SCHRIFTLICHE AUFGABE A:
Wie viele Polizeibeamte sind laut dem Auszug zum Grenzschutz Kroatiens für den Schutz der EU-Außengrenze ausgebildet und ausgerüstet?

AUSGEWÄHLTER AUSZUG:
======

Kroatien schützt seine und die EU-Außengrenzen

euronews:
Kroatien hat eine lange Küstenlinie. Sie wissen, wie schwierig hier in Griechenland die Lage mit Flüchtlingen ist, die mit dem Boot übers Meer kommen. Außerdem haben Sie 1.300 Kilometer Grenze zu Nicht-EU-Ländern. Haben Sie besondere Maßnahmen zum Schutz Ihrer Grenzen in Betracht gezogen?

Andrej Plenković:
Nicht nur in Betracht gezogen, sondern wir haben sie auch umgesetzt. Kroatien hat sehr viel in die Ausbildung der Polizei investiert. Wir haben 6.500 Polizeibeamte, die für den Schutz der EU-Außengrenze, d.h. der Schengen-Grenze, ausgebildet und ausgerüstet sind. Wir haben uns weder für Mauern noch für Barrikaden oder Stacheldraht entschieden, im Gegensatz zu einigen anderen Ländern. Denn sie sind nicht der richtige Weg, um unsere Grenzen zu schützen, aufgrund der Beziehungen, die wir insbesondere zu Bosnien-Herzegowina unterhalten. Es gib Kooperationen zwischen den Polizeidiensten Kroatiens und Bosnien-Herzegowinas und mit dem serbisch-kroatischen Montenegro.

======

Einträge aus einer Sammlung:
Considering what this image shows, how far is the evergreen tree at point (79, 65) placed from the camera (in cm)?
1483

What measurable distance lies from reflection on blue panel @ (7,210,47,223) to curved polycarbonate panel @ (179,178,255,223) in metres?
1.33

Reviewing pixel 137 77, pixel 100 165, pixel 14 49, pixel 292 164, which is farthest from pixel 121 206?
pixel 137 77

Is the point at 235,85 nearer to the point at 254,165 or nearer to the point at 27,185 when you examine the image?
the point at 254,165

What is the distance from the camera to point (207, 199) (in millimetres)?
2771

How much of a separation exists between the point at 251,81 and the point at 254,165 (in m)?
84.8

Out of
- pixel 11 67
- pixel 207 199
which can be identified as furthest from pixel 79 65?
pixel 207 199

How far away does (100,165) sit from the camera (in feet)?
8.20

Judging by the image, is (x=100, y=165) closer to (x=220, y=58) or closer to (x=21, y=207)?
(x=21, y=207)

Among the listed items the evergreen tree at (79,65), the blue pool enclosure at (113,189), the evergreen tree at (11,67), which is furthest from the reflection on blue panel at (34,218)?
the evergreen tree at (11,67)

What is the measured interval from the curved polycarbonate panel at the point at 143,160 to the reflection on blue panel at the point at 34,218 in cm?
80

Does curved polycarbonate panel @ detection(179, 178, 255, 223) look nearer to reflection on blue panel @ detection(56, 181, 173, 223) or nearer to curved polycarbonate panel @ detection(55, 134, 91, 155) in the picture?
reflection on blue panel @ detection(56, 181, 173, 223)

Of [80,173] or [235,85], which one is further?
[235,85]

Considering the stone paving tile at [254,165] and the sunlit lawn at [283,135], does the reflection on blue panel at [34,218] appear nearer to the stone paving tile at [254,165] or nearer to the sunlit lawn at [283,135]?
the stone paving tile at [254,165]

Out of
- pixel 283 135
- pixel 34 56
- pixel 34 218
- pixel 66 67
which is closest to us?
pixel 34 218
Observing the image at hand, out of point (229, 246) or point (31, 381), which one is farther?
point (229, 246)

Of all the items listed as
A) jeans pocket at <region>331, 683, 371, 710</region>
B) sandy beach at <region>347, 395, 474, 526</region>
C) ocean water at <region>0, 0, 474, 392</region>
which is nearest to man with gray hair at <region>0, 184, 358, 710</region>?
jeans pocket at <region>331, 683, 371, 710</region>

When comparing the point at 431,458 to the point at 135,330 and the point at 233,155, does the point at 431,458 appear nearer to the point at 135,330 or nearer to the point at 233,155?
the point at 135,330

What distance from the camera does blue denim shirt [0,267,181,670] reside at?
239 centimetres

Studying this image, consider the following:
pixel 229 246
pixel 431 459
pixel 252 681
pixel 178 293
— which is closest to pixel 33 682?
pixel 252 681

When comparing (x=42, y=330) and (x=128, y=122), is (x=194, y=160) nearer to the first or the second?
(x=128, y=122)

======

SCHRIFTLICHE AUFGABE B:
Wiederhole die Einträge wortgetreu ab der Zeile, die "When comparing the" enthält, bis einschließlich zum Ende der Einträge.

LÖSUNG DER AUFGABE A:
6.500 Polizeibeamte.

LÖSUNG DER AUFGABE B:
When comparing the point at 431,458 to the point at 135,330 and the point at 233,155, does the point at 431,458 appear nearer to the point at 135,330 or nearer to the point at 233,155?
the point at 135,330

What distance from the camera does blue denim shirt [0,267,181,670] reside at?
239 centimetres

Studying this image, consider the following:
pixel 229 246
pixel 431 459
pixel 252 681
pixel 178 293
— which is closest to pixel 33 682?
pixel 252 681

When comparing (x=42, y=330) and (x=128, y=122), is (x=194, y=160) nearer to the first or the second?
(x=128, y=122)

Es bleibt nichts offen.